My favorite feature of exploratory testing with Microsoft Test Manager is automatic requirement traceability, that it automatically builds up my test plan as I perform my explorations.

So let’s say that I have a backlog item that my team is working on and it is now ready to be tested. To perform exploratory testing on it, I launch Microsoft Test Manager and create a new empty test plan. This is how my Plan->Contents tab looks currently:

 

Now I select the relevant backlog item and start exploring it, similar to the walkthrough here. I launch my application, perform actions on it, take screenshots, add comments, create bugs and create test cases. I keep doing this for a while until I am confident that I have covered all the items in the acceptance criteria of the backlog item. After a few minutes of testing, this is how my exploratory testing window looks, I have created 3 bugs and 5 test cases overall.

 

Confident that I have covered everything, I click on ‘End testing’ which takes me back to Test Manager.
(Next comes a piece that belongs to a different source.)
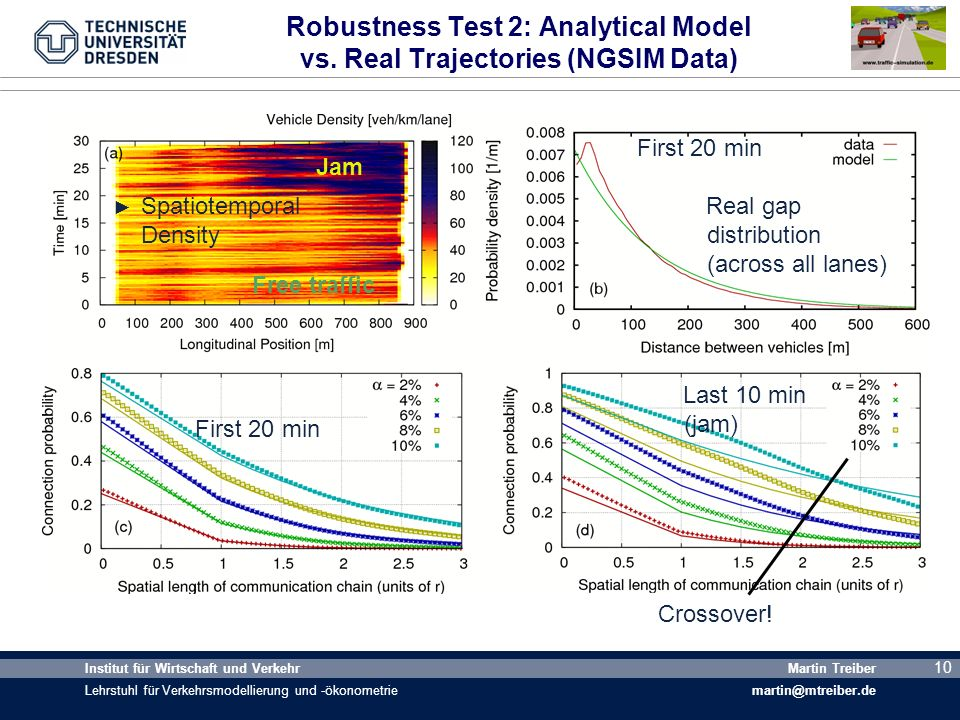 Robustness Test 2: Analytical Model vs. Real Trajectories (NGSIM Data)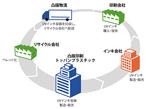 トッパン、回収・二次利用システム確立したUVインキ用容器開発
Here, after viewing the summary of my exploratory test session, I go back to my test
plan, which was completely blank when we had started. This is how it looks now:

 

So while I was exploring my application a requirement based suite has been added to my test plan, consisting of all test cases that I created during my exploratory session. This is like a set of regression tests that can be used for verifying this feature in future test passes. As I go on exploring requirement work items, new suites will keep on getting added to my plan. In fact, If I had done my exploratory testing without the context of any work item, my test cases would have still been added to my test plan’s root suite.

 

This saves me a lot of effort of writing test cases and then organizing them into a plan, since my test plan gets automatically built up while I perform my testing.